Гарбугли, расстегнув пиджак, подставил солнцу Фи-Бета-Каппа ключ, который получил, еще когда учился в городском колледже. Как-то раз в этом самом кабинете Кармине Гануччи спросил его:
— Что это еще за чертовщина такая?
— Как же, это мой Фи-Бета ключ, — с немалой гордостью ответил он.
— Вот как? — только и сказал тогда Гануччи.
— Да, конечно.
— И что он означает? — поинтересовался шеф, на этот раз у Аззекки.
— Фи-Бета-Каппа.
— А это еще что такое?
— Общество. Попасть в него — большая честь.
— Итальянское, что ли?
Само собой, это случилось много лет назад, задолго до того, как в старом доме в Ларчмонте поселилась Нэнни для того, чтобы придать ему новый лоск. Теперь Гануччи уже, конечно, знал, что значит ключ Фи-Бета-Каппа. Совсем недавно он, словно в шутку, спросил Гарбугли, где ему удалось стянуть свой ключ, а в глазах его сверкала настоящая зависть — вне всякого сомнения, он многое бы отдал, лишь бы и у него был такой. Сложив пальцы на внушительном животе, Гарбугли с удовольствием любовался своим ключом, сверкавшим и переливавшимся в лучах солнца, заливавших золотом кабинет. За спиной слышался яростный стук клавиш — Аззекка печатал как одержимый. Так прошло секунд тридцать. Наконец стук резко оборвался. Аззекка шумно откинулся на спинку стула.

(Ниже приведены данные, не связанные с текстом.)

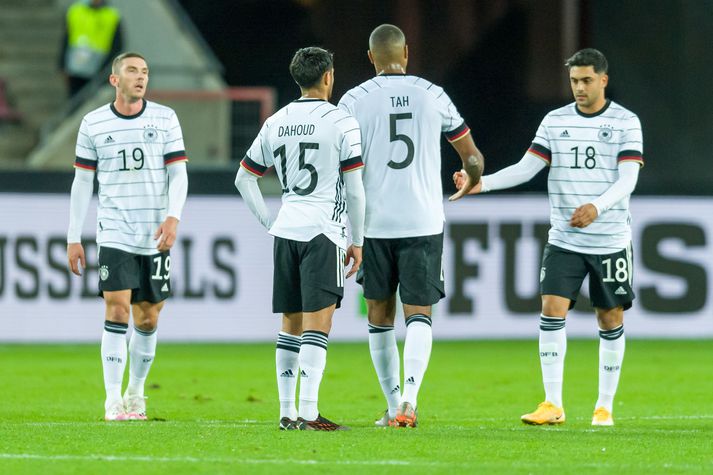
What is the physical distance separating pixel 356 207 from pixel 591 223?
157cm

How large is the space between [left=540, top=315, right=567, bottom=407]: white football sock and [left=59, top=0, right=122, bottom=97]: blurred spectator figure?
9.98 metres

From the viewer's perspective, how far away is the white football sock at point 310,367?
7758mm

— Готово! — закричал он и выдернул листок из каретки.
— Ну-ка, ну-ка, посмотрим, — пробормотал Гарбугли.
Его партнер с гордым видом передал ему листок, на котором было напечатано следующее:
«Кармине Гануччи, отель „Квисисана“, Капри, Италия Наша телеграмма ваша?
Аззекка, Тарбугли».
— Видишь, я даже додумался написать обе наши фамилии в одну, будто это одно слово, — гордо заявил Аззекка. — Сэкономил двадцать шесть с половиной центов!